Фактов Толстая будет держаться и в последующем повествовании: это и упоминание горьковатых ягод морошки, и хлопоты Жуковского, вывешивающего «скорбные листы на дверь»8, и Даль, ухаживающий за раненым, и любимое Пушкиным междометное «чорт»9, и лицейское прозвище «Обезьяна», обращенное к Пушкину уже много позже дуэли («старая обезьяна»10), и многое другое.

Изначально избранное противопоставление (дуализм) реального и фантазийного, имевшего место и воображаемого опосредует двухчастную композицию рассказа: как сам сюжет, так и образ главного героя (героев) оказываются парными, двойными, дублетными. Прием противо- и со-поставления оказывается главным организующим приемом рассказа. Параллелизм событий не только угадывается, но подчеркивается автором.

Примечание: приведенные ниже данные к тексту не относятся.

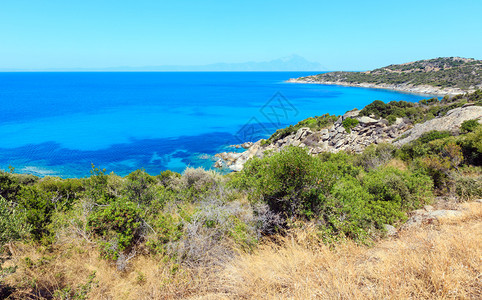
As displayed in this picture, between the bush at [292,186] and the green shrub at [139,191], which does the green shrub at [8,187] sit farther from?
the bush at [292,186]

Уже в самом начале рассказа противопарность дает себя знать в судьбах участни-

ков дуэли: Пушкин жив, Дантес убит (кажется, ничто не мешало Толстой оставить своего Дантеса в живых, но тем самым был бы снят контраст и противопоставленность реальности, что не отвечало художественной задаче автора). Толстовское общество пушкинского времени разделяется на две партии — партию убитого и партию раненого («есть чем скрасить зиму, о чем поболтать между мазуркой и полькой»11). Даже не противопоставленные по сути реакции жены и императора в тексте Толстой кажутся разнонаправленными: «Наталья Николаевна в истерике, Николай в ярости»12. Таким образом, двусоставность изображаемых событий задается автором изначально, программируя двойственность (или парность, т. е. взаимозависимость) последующих событий.

Сожаление вызывает не-парность бредовых ассоциаций и горячечных видений раненого Пушкина (в первой части рассказа).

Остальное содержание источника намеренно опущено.